Programmable on-chip synthesis and reconstruction of partially coherent two-mode optical fields
Amin Hashemi, Abbas Shiri, Bahaa E. A. Saleh, Andrea Blanco-Redondo, Ayman F. Abouraddy
TL;DR
This work demonstrates the first on-chip synthesis and characterization of two-mode partially coherent optical fields using a hexagonal Mach-Zehnder interferometer mesh. By applying a non-unitary pre-processing to tune the degree of spatial coherence $D_s$, followed by a general $2\times2$ unitary $\hat{U}$ and a Stokes-unitary $\hat{U}_{s}$, the authors realize prescribed coherence matrices $\textbf{G}$ and reconstruct them through spatial Stokes measurements.

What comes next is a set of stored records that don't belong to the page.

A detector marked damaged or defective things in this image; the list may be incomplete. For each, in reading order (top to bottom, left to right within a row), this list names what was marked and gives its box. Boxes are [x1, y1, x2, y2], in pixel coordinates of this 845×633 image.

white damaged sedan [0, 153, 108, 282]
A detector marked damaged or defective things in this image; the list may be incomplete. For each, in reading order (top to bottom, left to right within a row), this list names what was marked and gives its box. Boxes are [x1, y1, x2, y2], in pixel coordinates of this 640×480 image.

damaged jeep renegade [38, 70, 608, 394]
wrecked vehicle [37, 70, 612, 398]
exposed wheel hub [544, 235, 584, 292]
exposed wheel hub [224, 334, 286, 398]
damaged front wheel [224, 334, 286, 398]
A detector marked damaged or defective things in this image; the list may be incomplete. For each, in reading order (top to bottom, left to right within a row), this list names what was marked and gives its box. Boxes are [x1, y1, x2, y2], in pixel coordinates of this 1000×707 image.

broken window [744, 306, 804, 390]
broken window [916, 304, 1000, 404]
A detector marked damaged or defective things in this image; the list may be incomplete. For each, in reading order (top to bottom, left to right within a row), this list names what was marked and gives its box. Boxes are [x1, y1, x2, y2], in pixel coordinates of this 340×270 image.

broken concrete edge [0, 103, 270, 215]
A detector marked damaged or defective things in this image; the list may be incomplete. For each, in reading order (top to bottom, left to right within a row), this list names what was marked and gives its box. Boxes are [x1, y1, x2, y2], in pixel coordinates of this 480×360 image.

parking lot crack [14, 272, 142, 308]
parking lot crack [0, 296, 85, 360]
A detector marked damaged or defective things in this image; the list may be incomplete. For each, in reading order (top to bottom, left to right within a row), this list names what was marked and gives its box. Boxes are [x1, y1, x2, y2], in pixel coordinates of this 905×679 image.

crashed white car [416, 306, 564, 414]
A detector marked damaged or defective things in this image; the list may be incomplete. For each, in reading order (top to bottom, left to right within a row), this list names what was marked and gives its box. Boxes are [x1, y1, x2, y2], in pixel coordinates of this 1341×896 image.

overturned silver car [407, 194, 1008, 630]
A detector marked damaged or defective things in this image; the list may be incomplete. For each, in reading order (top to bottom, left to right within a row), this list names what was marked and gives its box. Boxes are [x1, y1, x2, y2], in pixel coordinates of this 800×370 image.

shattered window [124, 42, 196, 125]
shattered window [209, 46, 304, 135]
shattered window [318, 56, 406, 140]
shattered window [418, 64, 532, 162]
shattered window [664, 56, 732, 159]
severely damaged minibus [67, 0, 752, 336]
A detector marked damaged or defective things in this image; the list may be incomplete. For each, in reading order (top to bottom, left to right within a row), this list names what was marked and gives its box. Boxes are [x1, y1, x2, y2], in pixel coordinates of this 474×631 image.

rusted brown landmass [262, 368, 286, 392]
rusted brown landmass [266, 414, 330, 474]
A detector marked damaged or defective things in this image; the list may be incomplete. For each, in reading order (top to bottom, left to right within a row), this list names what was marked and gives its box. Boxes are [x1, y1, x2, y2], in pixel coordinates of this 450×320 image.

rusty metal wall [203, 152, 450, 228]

They validate both coherent and partially coherent regimes with high fidelity ($F>0.98$) and show tunable interference visibility $V=D_s|\sin\delta|$, confirming controllable coherence manipulation on-chip. The results lay the groundwork for scalable, programmable structured coherence in on-chip photonics, with potential impact on communications, cryptography, computation, and spectroscopy, and point toward future multi-mode extensions and two-chip coherence-transceiver systems.
Abstract
Partially coherent light is typically studied in the context of freely propagating continuous fields. Recent developments have indicated the existence of a `coherence advantage' in multimode optical communications, where partially coherent light outperforms coherent light. However, exploiting partial coherence in such applications requires manipulating multimode field coherence in programmable on-chip platforms. We present here the first example of on-chip synthesis and characterization of two-mode optical fields in an integrated on-chip hexagonal mesh of Mach-Zehnder interferometers. Starting with incoherent two-mode light, we adjust the degree of coherence on the chip with non-unitary transformations, construct $2\times2$ unitary transformations to synthesize prescribed coherence matrices, and reconstruct the coherence matrices via measurements of the spatial Stokes parameters. These results indicate the possibility of deploying programmable photonics for producing large-dimensional structured partially coherent light for applications in communications, cryptography, sensing, and spectroscopy.